In diesem Monat bringen die zehn meistgelesenen Sachbücher der Deutschen 4 Kilo und 381 Gramm auf die Waage, zusammen 2713 Seiten.
Platz 10: Andreas Englisch: "Gottes Spuren" (C. Bertelsmann Verlag,
383 Seiten, 19.95 Euro)
Andreas Englisch ist ein Vaticanista, also eine Mischung aus katholischem Kremlastrologen und Klatschkolumnisten. Als solcher schreibt er für die "Bild"-Zeitung über so aufregende Fragen wie "Was isst der Papst zu Weihnachten?", meist im Tenor "Nix Genaues weiß man nicht". In genau demselben Ton hat Andreas Englisch nun ein oberflächliches, anbiederndes und frömmelndes Buch über Wunder geschrieben. Dass ein solcher Stuss im Jahr 2007 auf Platz zehn der deutschen Bestsellerliste steht, dies allerdings beweist nun endgültig die Existenz höherer Mächte.
Platz 9: Dietrich Grönemeyer: "Lebe mit Herz und Seele" (Herder, 221 Seiten, 16.90 Euro)
Der Arzt Dietrich Grönemeyer hat viele Meinungen über viele Dinge. Sein Versuch, aus seinen Ansichten zu Krebs und Behindertengolf, Musizieren im Familienkreis und Fleischessen in diesem Buch so etwas wie eine Philosophie zu destillieren, ist allerdings so zwangsläufig zum Scheitern verurteilt wie die Suche nach einem Rückgrat bei einer Qualle.
Platz 8: Peter Scholl-Latour: Russland im Zangengriff (Propyläen,
426 Seiten, 24.90 Euro)
Peter Scholl-Latour hat mehr über Russland vergessen, als viele seiner Kollegen je gewusst haben. Leider weiß das niemand besser als Peter Scholl-Latour selbst, und so nervt in diesem Buch sein auftrumpfender Hab-ich-doch-immer-schon-gesagt-Ton. Allerdings muss ich einräumen, dass ich aus diesem schlechten Buch mehr gelernt habe als aus vielen guten. Was es nicht alles gibt auf der Welt!

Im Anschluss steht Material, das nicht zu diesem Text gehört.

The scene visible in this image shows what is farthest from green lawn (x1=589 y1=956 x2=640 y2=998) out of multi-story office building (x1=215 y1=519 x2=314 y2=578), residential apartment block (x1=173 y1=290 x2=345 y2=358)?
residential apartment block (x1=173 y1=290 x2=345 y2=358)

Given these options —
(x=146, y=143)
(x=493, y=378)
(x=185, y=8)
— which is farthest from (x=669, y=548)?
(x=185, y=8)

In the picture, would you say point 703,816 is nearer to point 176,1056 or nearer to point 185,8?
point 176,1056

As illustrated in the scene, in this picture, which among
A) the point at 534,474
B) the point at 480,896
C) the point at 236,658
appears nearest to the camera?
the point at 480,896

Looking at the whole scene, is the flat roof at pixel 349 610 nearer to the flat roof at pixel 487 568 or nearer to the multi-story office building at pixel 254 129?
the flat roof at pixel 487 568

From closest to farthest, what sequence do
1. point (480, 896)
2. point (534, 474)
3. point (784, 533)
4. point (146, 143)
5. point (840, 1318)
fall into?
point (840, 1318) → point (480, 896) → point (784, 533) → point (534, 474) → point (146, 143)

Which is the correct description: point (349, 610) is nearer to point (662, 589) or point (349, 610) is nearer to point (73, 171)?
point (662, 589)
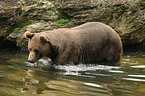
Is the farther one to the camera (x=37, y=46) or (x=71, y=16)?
(x=71, y=16)

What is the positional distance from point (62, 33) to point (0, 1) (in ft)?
18.3

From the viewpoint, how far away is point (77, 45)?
6852 millimetres

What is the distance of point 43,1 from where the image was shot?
35.1 feet

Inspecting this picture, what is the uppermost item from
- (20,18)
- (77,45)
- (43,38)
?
(20,18)

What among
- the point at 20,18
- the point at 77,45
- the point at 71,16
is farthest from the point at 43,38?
the point at 20,18

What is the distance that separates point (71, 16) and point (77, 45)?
3.78m

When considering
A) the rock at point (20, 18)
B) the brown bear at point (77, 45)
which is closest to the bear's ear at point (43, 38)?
the brown bear at point (77, 45)

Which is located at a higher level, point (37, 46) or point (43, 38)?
point (43, 38)

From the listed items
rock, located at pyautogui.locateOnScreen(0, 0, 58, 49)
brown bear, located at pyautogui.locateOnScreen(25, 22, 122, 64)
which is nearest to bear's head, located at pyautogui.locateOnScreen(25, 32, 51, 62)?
brown bear, located at pyautogui.locateOnScreen(25, 22, 122, 64)

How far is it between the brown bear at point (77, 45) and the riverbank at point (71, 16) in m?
2.74

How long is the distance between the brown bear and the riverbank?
108 inches

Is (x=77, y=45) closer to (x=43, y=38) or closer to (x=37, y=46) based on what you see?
(x=43, y=38)

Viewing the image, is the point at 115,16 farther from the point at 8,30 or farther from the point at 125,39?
the point at 8,30

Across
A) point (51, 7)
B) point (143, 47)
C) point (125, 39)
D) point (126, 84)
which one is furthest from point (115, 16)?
point (126, 84)
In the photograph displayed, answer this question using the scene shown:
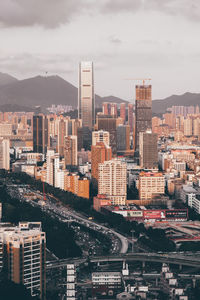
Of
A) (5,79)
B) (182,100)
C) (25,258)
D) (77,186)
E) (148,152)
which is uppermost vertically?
(5,79)

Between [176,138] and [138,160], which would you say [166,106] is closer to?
[176,138]

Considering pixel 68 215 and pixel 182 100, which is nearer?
pixel 68 215

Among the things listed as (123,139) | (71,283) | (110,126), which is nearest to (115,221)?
(71,283)

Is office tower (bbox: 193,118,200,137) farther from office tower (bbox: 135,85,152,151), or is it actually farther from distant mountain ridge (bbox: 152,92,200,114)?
distant mountain ridge (bbox: 152,92,200,114)

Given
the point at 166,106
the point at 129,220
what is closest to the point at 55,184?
the point at 129,220

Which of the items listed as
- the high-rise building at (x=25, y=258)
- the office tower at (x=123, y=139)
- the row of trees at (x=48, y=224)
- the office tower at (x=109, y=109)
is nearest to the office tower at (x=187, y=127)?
the office tower at (x=109, y=109)

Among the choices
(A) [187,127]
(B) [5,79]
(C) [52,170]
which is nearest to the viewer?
(C) [52,170]

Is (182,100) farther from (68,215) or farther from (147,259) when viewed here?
(147,259)
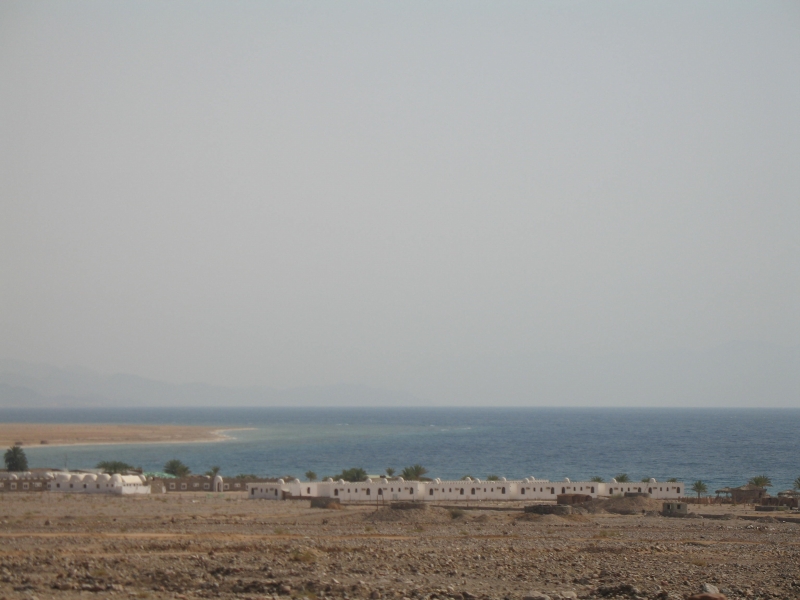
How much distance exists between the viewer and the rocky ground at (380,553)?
83.6ft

Platz 7: Henning Scherf: "Grau ist bunt" (Herder, 191 Seiten, 19.90
Euro)
Zugegeben: Den Pokal für die stringenteste Konstruktion eines Sachbuchs wird Henning Scherf nicht gewinnen. Auch intellektuell vermag er etwa Silvia Bovenschen und ihrem brillanten Buch "Älter werden" nicht das Wasser zu reichen. Aber weil Scherf sich nicht dauernd aufpumpt wie ein Ochsenfrosch und bei der Behandlung seines Methusalem-Themas auf jedes alarmistische Gequengel verzichtet, deshalb habe ich dieses gelassen erzählte Buch, halb Autobiografie, halb Essay über die Möglichkeiten eines aktiv gestalteten Alters, gern und mit Gewinn gelesen.
Platz 6: Louise Jacobs: Cafe Heimat (Ullstein, 320 Seiten, 19,95 Euro)

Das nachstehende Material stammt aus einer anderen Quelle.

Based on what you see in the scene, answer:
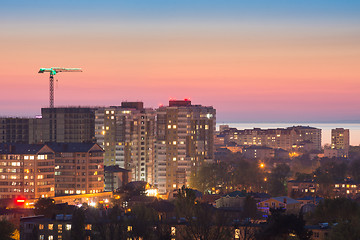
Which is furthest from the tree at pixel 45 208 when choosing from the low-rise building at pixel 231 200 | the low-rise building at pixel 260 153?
the low-rise building at pixel 260 153

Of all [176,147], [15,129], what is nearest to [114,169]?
[176,147]

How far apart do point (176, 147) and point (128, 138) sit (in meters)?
7.48

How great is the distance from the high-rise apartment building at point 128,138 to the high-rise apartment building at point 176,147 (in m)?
3.16

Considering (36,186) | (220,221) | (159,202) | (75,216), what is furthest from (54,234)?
(36,186)

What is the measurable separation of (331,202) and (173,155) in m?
45.2

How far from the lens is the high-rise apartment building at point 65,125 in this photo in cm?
12744

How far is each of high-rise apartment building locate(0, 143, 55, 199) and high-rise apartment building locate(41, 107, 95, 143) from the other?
3889 centimetres

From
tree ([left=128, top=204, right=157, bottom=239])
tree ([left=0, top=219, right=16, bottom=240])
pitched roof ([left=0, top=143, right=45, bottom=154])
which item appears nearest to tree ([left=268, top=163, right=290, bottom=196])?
pitched roof ([left=0, top=143, right=45, bottom=154])

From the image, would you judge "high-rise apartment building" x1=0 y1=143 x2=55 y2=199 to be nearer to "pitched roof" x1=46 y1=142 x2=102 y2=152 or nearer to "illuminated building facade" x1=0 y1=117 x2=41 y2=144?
"pitched roof" x1=46 y1=142 x2=102 y2=152

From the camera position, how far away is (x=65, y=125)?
128m

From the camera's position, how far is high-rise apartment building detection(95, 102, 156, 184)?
107m

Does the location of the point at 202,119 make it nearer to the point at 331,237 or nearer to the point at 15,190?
the point at 15,190

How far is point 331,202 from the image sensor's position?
2327 inches

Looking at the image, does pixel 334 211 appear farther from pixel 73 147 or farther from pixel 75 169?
pixel 73 147
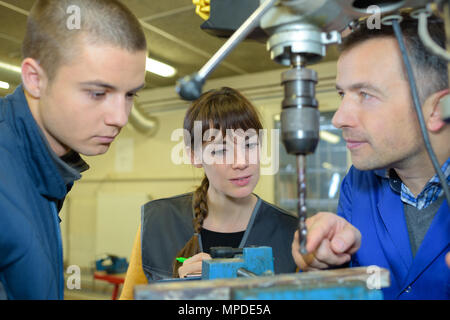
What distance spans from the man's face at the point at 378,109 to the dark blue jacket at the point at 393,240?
0.15m

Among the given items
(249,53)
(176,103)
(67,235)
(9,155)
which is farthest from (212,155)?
(67,235)

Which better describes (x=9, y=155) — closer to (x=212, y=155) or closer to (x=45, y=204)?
(x=45, y=204)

Die Nachfahrin einer hanseatischen Kaffeeröster-Dynastie erzählt eine Familiengeschichte über christliche und jüdische Deutsche im 20. Jahrhundert, von der alles andere als ein Verwöhnaroma ausgeht. Weil die Geschichte dieses Großunternehmens etwas Exemplarisches hat und die Neugier der sehr jungen Autorin auf ihre Wurzeln durchaus echt ist, verzeiht man diesem Buch auch leichte stilistische Schwächen.
Platz 5: Bernhard Bueb: Lob der Diziplin (List, 184 Seiten, 18 Euro)

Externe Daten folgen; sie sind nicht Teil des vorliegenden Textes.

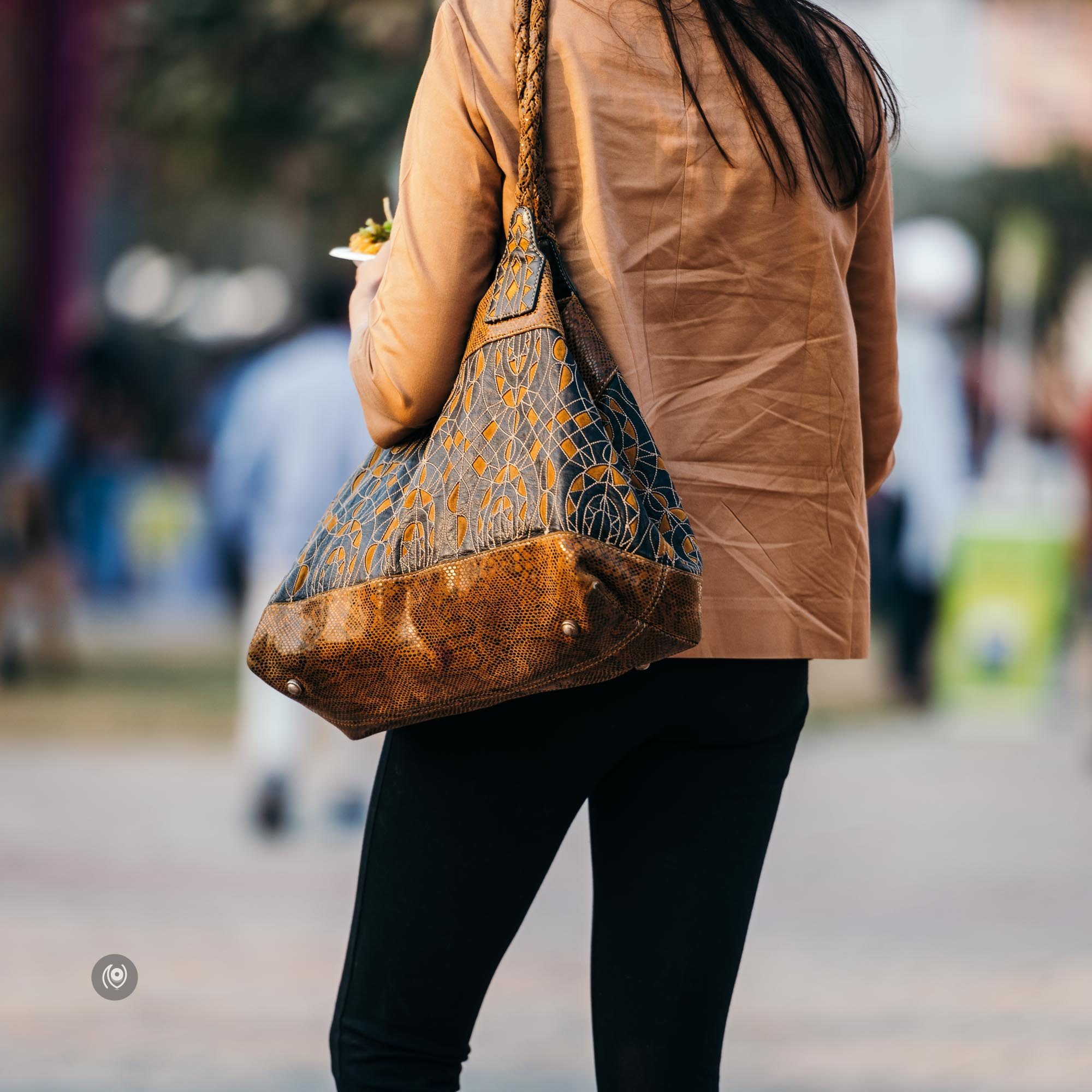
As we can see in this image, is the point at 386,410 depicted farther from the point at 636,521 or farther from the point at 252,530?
the point at 252,530

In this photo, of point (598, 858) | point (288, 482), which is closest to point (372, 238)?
point (598, 858)

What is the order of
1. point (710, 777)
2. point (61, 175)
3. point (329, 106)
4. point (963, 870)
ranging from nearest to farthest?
point (710, 777)
point (963, 870)
point (329, 106)
point (61, 175)

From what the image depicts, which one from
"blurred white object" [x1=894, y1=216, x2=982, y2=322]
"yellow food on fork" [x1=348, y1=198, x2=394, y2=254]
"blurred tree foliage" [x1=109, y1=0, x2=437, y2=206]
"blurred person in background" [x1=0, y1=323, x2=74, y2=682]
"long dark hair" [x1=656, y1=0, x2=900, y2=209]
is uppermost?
"blurred tree foliage" [x1=109, y1=0, x2=437, y2=206]

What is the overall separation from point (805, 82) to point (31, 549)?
9.08 meters

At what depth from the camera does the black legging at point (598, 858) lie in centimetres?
191

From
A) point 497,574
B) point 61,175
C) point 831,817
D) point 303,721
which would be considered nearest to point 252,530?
point 303,721

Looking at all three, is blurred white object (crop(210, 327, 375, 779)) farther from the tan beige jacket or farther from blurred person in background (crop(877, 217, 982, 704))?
the tan beige jacket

Eine Streitschrift für den beherzteren Einsatz des Rohrstocks in der pädagogischen Praxis. Für meine Nase umweht diese Polemik das Rüchlein des Reaktionären: Wäre Bernard Bueb, der lange dem Internat Schloss Salem vorstand, Lehrer im Zaubererinternat Hogwarts, er stünde mit diesen Thesen näher an Severus Snape als an Albus Dumbledore.
Platz 4; Eva Maria Zurhorst: "Liebe dich selbst und es ist egal wen du heiratest" (Arkana, 384 Seiten, 18,90 Euro)
Dieser wunderbar dämliche Beziehungsratgeber lag gewiss auch schon auf Desdemonas Nachtkästchen.
Platz 3: Uschi Obermaier und Olaf Kraemer: "High Times" (Heyne, 224 Seiten, 14 Euro)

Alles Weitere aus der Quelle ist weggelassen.